Menurut Akerstom, walau Swedia
berupaya keras mempertahankan citra sebagai negara demokrasi tanpa kelas
sosial, pergaulan sebagian besar warganya masih terkelompok dalam batas
kemampuan finansial tertentu.
Artinya, kata Akerstom, kultur
Jantelagen dapat bergeser dalam beberapa lingkungan sosial. Memamerkan kekayaan
dianggap hal lumrah di antara mereka yang berlatar ekonomi serupa.
"Di balik pintu bersama mereka
yang memiliki status ekonomi sama, orang-orang kaya lebih nyaman. Mereka bisa
berbincang tentang rumah musim panas atau mobil-mobil mewah," kata
Akerstom.
Andreas Kensen (33), yang tidak
tinggal di permukiman mewah Ostermalm, tapi menghabiskan petang di beragam
butik kawasan tersebut, sepakat dengan pandangan Akerstom,
"Saya tentu berkisah dengan kawan-kawan
tentang liburan saya, menunjukkannya di Instagram atau Facebook. Tapi saya
tidak akan bertutur tentang itu kepada orang asing yang baru saya temui,"
ujarnya.
Bagaimanapun, muda-mudi Swedia yang
makin sering meraih sukses kini mulai mempertanyakan Jantelagen. Mereka
menginginkan pembicaraan yang lebih terbuka tentang kesuksesan dan kekayaan.
Setidaknya itu dikatakan Nicole
Falciani (22) yang mulai meraup penghasilan dari aktivitas blogging. Ia juga
dianggap sebagai pemberi pengaruh karena memiliki 354 ribu pengikut di
Instagram.
Dalam sesi pemotretan perhiasan
pernikahan di sebuah kafe pinggiran kota, dia tak mengernyitkan alis saat
ditanyai honor yang biasa diterimanya, sekitar Rp282 juta per iklan.
Penghasilan itulah yang dia habiskan
untuk membeli tas mewah, berlibur, dan membeli apartemen tengah kota di usia
kepala dua.
"Saya senang jika Jantelagen
hilang karena menurut saya segala sesuatu akan menjadi lebih baik bagi
masyarakat negara ini. Masyarakat akan lebih terbuka jika mereka membicarakan
uang," kata Falciani.
"Menyenangkan jika setiap orang
setara dan serupa. Tapi hal itu tidak benar-benar bisa terwujud jika pada
kenyataannya kamu bekerja lebih keras dibandingkan orang lain," tuturnya.
Cornelius Cappelen, asisten profesor
ilmu studi komperatif politik di University of Bergen, Norwegia, yakin peran
masif sosial media berada di balik ketidaksetujuan anak muda terhadap konsep
Jantelegen.
Menurut Cappelen, blog dan vlog
menyokong 'individualisme yang merajalela. Keduanya memunculkan sosok-sosok
unggul yang sangat tidak lazim di negara Skandinavia.
"Lebih banyak orang menggunakan
istilah Jantelagen sebagai perundungan, terutama di kalangan generasi muda yang
secara terang-terangan membencinya," kata Cappelen.

◆ **Daftar Data**
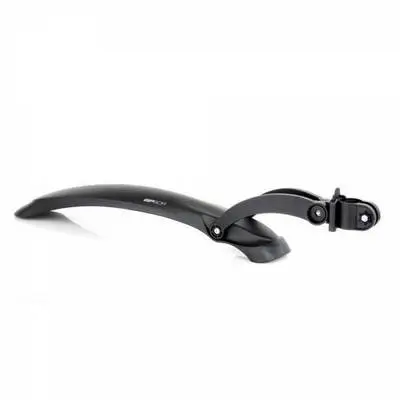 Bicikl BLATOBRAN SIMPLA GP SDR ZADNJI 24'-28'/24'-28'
...
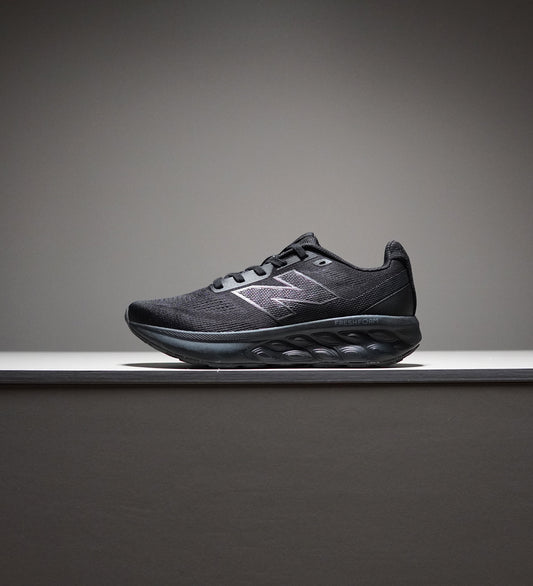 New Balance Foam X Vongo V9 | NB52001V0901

◆ **Yang Perlu Dikerjakan**
[a] Berapa jumlah pengikut Instagram Nicole Falciani menurut kutipan?
[b] Tuliskan kembali bagian kutipan dari "Setidaknya itu dikatakan" sampai "kepala dua." tanpa mengubah apa pun.
[c] Tentukan apakah setiap pernyataan berikut sesuai dengan kutipan, jawab ya atau tidak, dan kutip kata-kata dari kutipan yang menjadi penentunya: (i) Andreas Kensen tinggal di permukiman Ostermalm. (ii) Cornelius Cappelen bekerja di University of Bergen, Norwegia. (iii) Falciani membeli apartemen di pinggiran kota.
Daftar tersebut tidak berhubungan dengan kutipan.

◆ **Jawaban Berurutan**
[a] 354 ribu pengikut.

[b]
Setidaknya itu dikatakan Nicole
Falciani (22) yang mulai meraup penghasilan dari aktivitas blogging. Ia juga
dianggap sebagai pemberi pengaruh karena memiliki 354 ribu pengikut di
Instagram.
Dalam sesi pemotretan perhiasan
pernikahan di sebuah kafe pinggiran kota, dia tak mengernyitkan alis saat
ditanyai honor yang biasa diterimanya, sekitar Rp282 juta per iklan.
Penghasilan itulah yang dia habiskan
untuk membeli tas mewah, berlibur, dan membeli apartemen tengah kota di usia
kepala dua.

[c]
(i) Tidak: "yang tidak tinggal di permukiman mewah Ostermalm"
(ii) Ya: "asisten profesor ilmu studi komperatif politik di University of Bergen, Norwegia"
(iii) Tidak: "membeli apartemen tengah kota"